**Objectif de l'exercice**
Recopiez à l'identique le passage du texte sur la cybersécurité qui commence par « Les profils de » et se poursuit jusqu'à « du gang Cl0p. ».

**Texte**
>>>>>

D’abord avec « Downfall », une faille au cœur des processeurs Intel Core de génération 6 à 11, soit des centaines de millions de machines impactées, qui permet à des programmes malveillants d’accéder aux zones mémoires d’autres programmes pour en voler les données sensibles, clés de chiffrement, etc. Le problème ? Le bug affecte aussi les processeurs Xeon de génération équivalente. Une horreur ! D’autant que le patch impacte notablement les performances.
AMD n’a pas pu se réjouir des malheurs de son principal concurrent. Quelques jours après la découverte de Downfall, on apprenait la découverte d’une vulnérabilité “Inception” conduisant à l’exposition de données sécurisées sur les processeurs à architecture Zen 3 et Zen 4 ce qui comprend les processeurs AMD Ryzen 5000, Ryzen 7000 mais aussi les processeurs pour serveurs EPYC de 3ème et 4ème génération. Là encore le patch a un vilain impact sur les performances.
Les profils de millions de demandeurs d’emploi fuitent sur la toile
Pôle Emploi a vécu un été difficile. RGPD oblige, l’agence française a dévoilé qu’un de ses prestataires – Majorel – avait été victime d’une cyberattaque ayant entraîné la fuite de deux fichiers contenant au total 11,4 millions de données d’identification de demandeurs d’emploi (actuels et anciens). Un temps associé à la campagne d’attaques basées sur la vulnérabilité MOVEit, il semble désormais que cette fuite massive n’ait pas de lien avec la série d’attaques du gang Cl0p.

<<<<<

**Section des données**
>>>>>

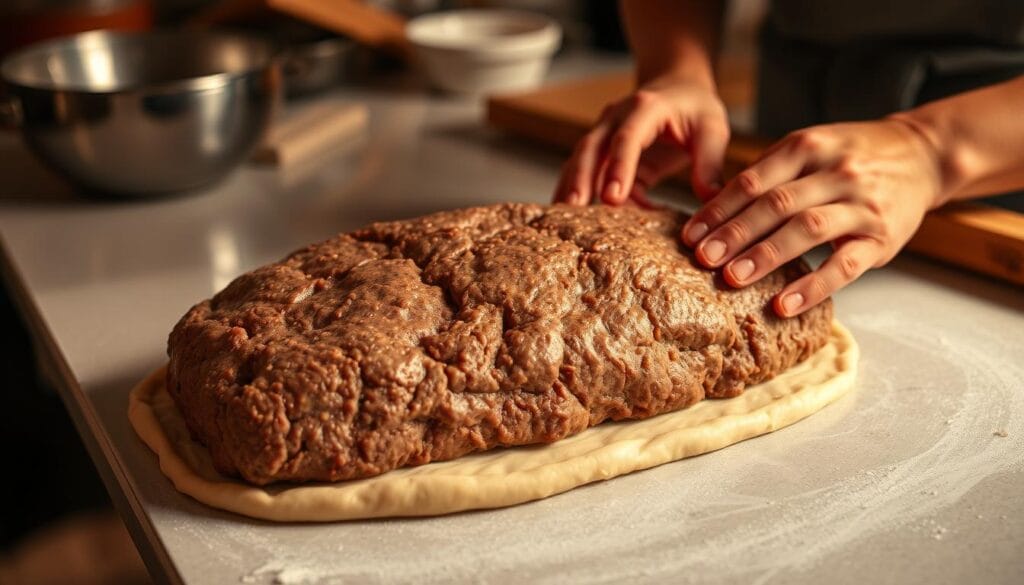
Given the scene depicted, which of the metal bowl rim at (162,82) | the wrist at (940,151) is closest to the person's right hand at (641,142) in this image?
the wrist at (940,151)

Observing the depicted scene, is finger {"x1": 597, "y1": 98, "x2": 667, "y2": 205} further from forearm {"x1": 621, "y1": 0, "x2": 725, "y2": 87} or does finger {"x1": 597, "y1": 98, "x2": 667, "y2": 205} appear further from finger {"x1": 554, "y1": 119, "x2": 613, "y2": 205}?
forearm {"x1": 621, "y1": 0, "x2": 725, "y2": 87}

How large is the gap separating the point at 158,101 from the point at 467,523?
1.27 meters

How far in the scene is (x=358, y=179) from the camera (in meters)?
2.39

<<<<<

**Exercice corrigé**
Les profils de millions de demandeurs d’emploi fuitent sur la toile
Pôle Emploi a vécu un été difficile. RGPD oblige, l’agence française a dévoilé qu’un de ses prestataires – Majorel – avait été victime d’une cyberattaque ayant entraîné la fuite de deux fichiers contenant au total 11,4 millions de données d’identification de demandeurs d’emploi (actuels et anciens). Un temps associé à la campagne d’attaques basées sur la vulnérabilité MOVEit, il semble désormais que cette fuite massive n’ait pas de lien avec la série d’attaques du gang Cl0p.